Theorem: ([Rosenthal’73]) In any congestion game, every sequence of strict improvement steps is necessarily finite, and terminates in a pure NE.

VCG is incentive-compatible (i.e., strategy-proof)

Theorem ([Vickrey,1961],[Clarke,1971],[Groves,1973]) The VCG mechanism is incentive compatible (i.e., strategy proof). In other words, declaring their true valuation function $v_i$ is a (weakly) dominant strategy for all player $i$.

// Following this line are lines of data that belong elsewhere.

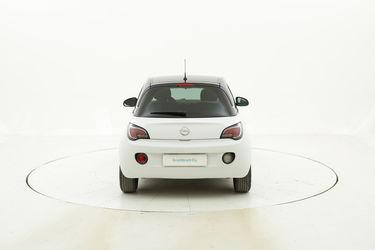 Opel Adam usata del 2016 con 38.809 km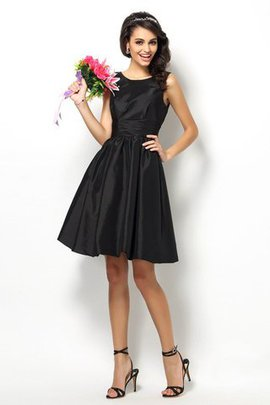Sleeveless Taffeta Princess Natural Waist Short Bridesmaid Dress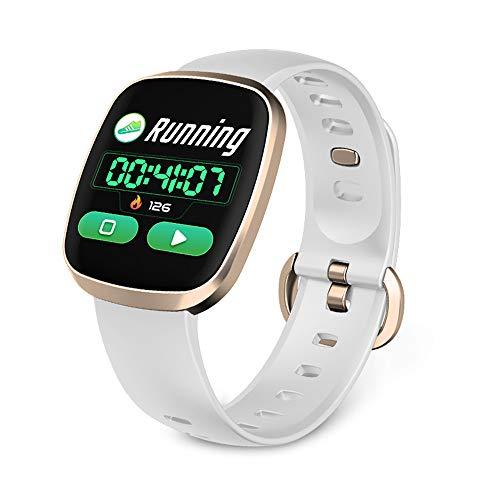Fierro Smartwatch Reloj inteligente Deportivo Anillos Dinámicos Notificaciones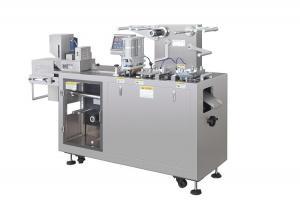 Quality Flat Alu Alu Blister Alu Pvc Blister Packaging Machine Equipment for sale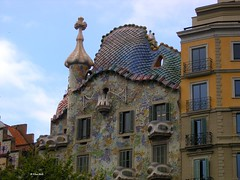 Barcelona Architecture (1) (www.klaus-dolle-photographie.com) Tags: barcelona architecture spain antoniogaud blueribbonwinner outstandingshots flickrsbest mywinners specobject klausdolle impressedbeauty ultimateshot superbmasterpiece travelerphotos goldenphotographer diamondclassphotographer flickrdiamond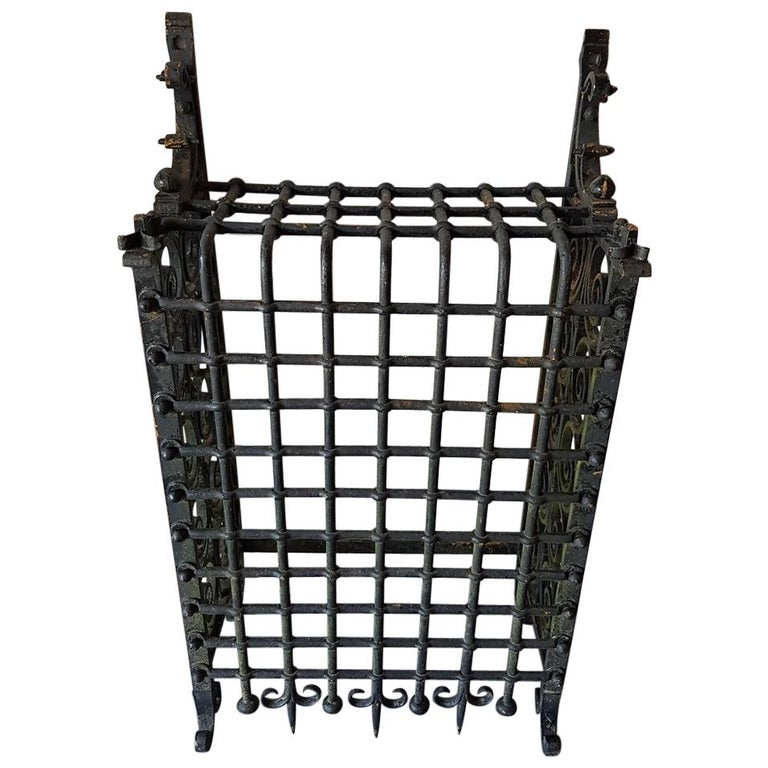 19th Century French Wrought Iron Window Grill or Bars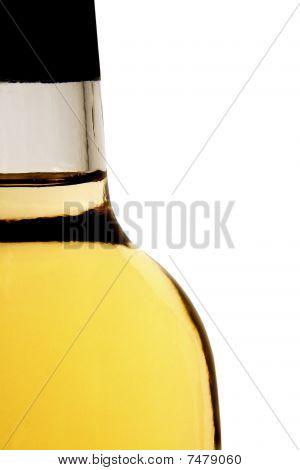 Vertical Closeup Photo Of White Wine Bottle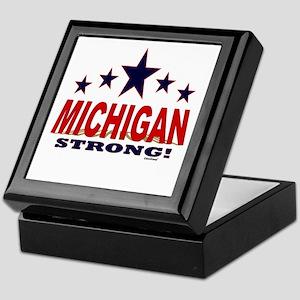 Michigan Strong! Keepsake Box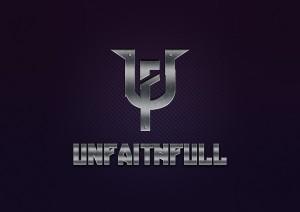 Unfaithfull- Maelstrom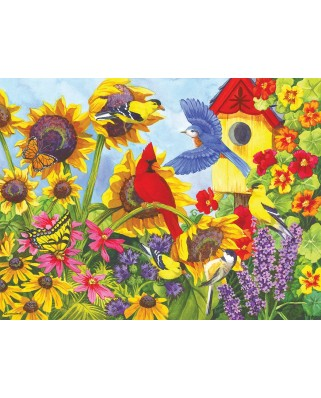Puzzle SunsOut - Backyard Beauties, 300 piese (Sunsout-62925)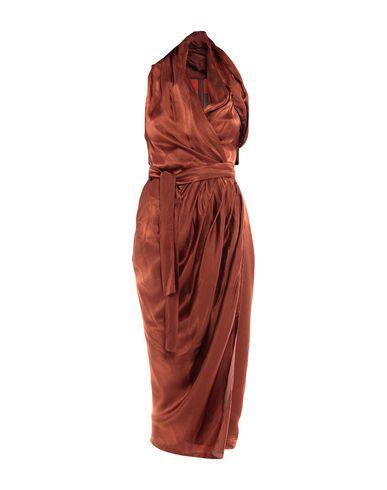 Фото - Платье длиной 3/4 ржаво-коричневого цвета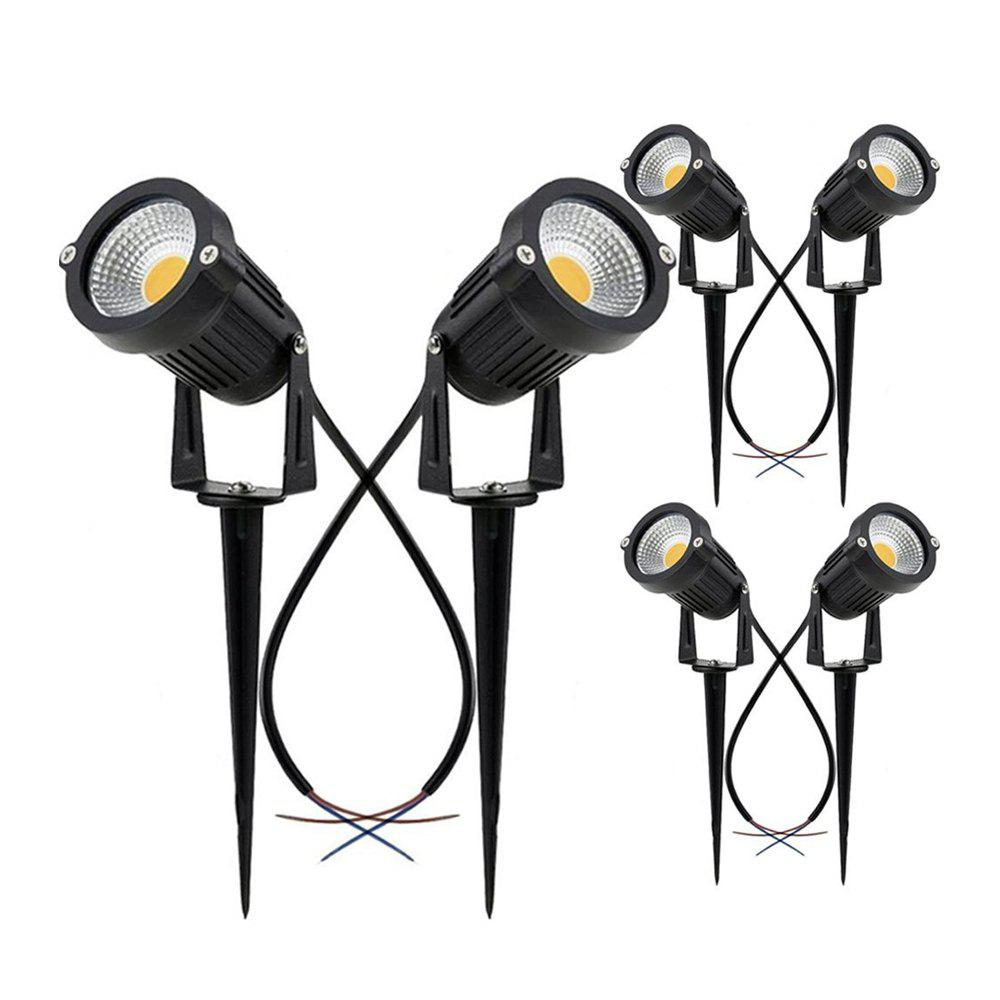 7W COB  Waterproof Outdoor Garden Low Voltage AC12V Lawn Lamp Spiked Stand 6PCS - BLACK 6000 - 6500K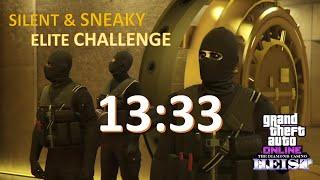 The Diamond Casino Heist Silent & Sneaky 13:33 Elite Challenge GTA Online [PS4]
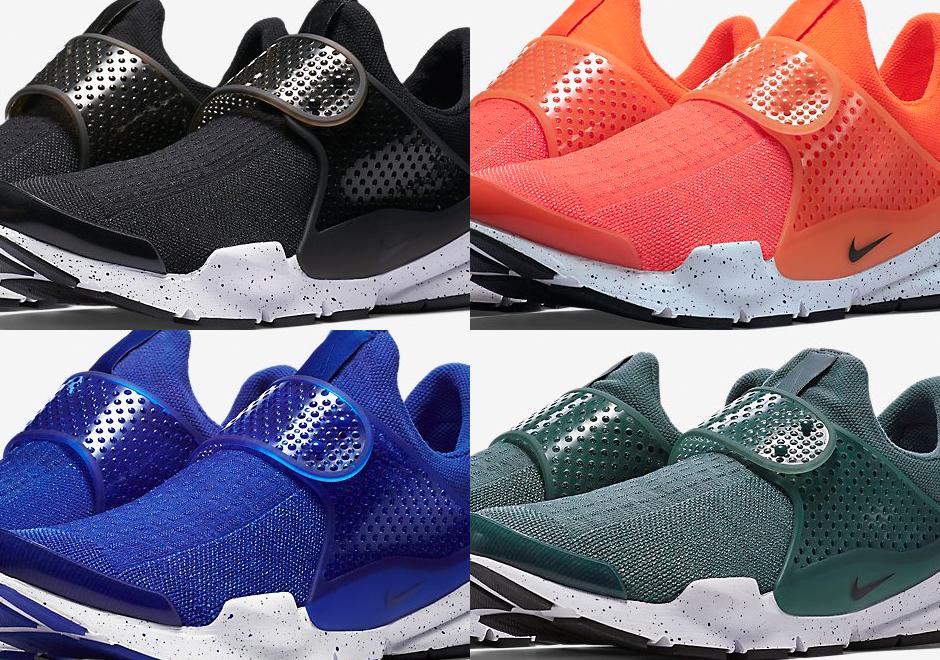 save off 09772 3e3a3 Nike Sock Dart SE
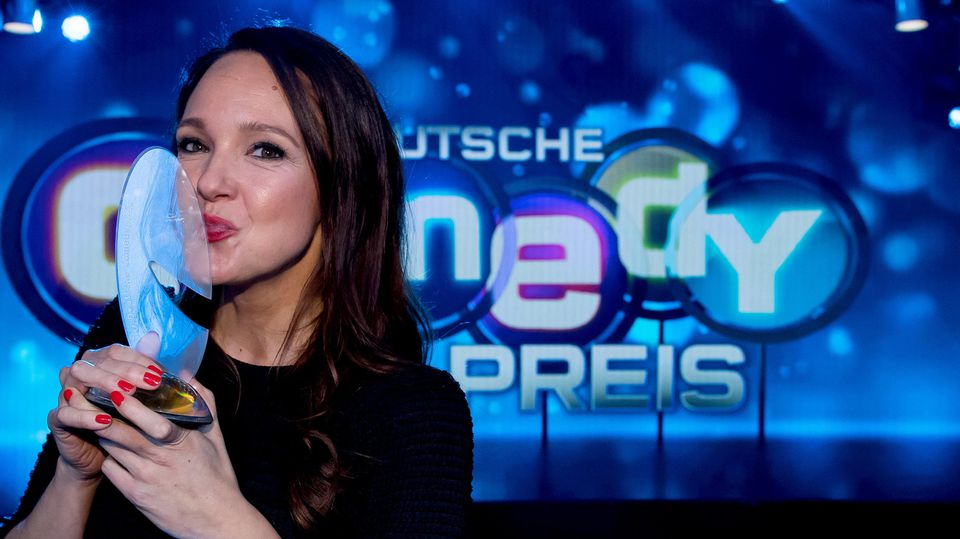 Comedy-Queen Carolin Kebekus führte am am 7. Oktober 2018 durch die Verleihung des Deutschen Comedypreises.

Proof Suppose players declare valuations $v_1^\prime, \cdots, v_n^\prime$. Suppose player $i$’s true valuation is $v_i$. Let $c^\ast = f(v_i, v_{-i}^\ast)$, and let $c^{\prime\prime}=f(v_i^\prime, v_{-i}^\prime)$. Recall $c^\ast\in \argmax_c v_i(c) + \sum_{k\in V- \lbrace i\rbrace}v^\prime_k(c^\ast)$ . In other words, for all $c\in C$,

\[v_i^\ast(c^\ast) + \sum_{k\in V-\lbrace i\rbrace}v_k^\prime(c^\ast) \geq v_i(c) + \sum_{k\in V-\lbrace i\rbrace}v^\prime_k(c)\]

Thus, $u_i(c^\ast) =$

\[\begin{align*}v_i(c^\ast) - p_i(c^\ast) &= v_i(c^\ast) + (\sum_{k\in V-\lbrace i\rbrace}v^\prime_k(c^\ast)) - (\max_{c^\prime\in C}\sum_{j\in V-\lbrace i\rbrace}v^\prime_j(c^\prime)) \\&\geq v_i^\prime(c^{\prime\prime}) + (\sum_{k\in V-\lbrace i\rbrace}v_k^\prime(c^{\prime\prime})) - (\max_{c^\prime\in C}\sum_{j\in V-\lbrace i\rbrace}v^\prime_j(c^\prime)) \\ &= v_i(c^{\prime\prime}) - p_i(c^{\prime\prime}) = u_i(c^{\prime\prime}) \end{align*}\]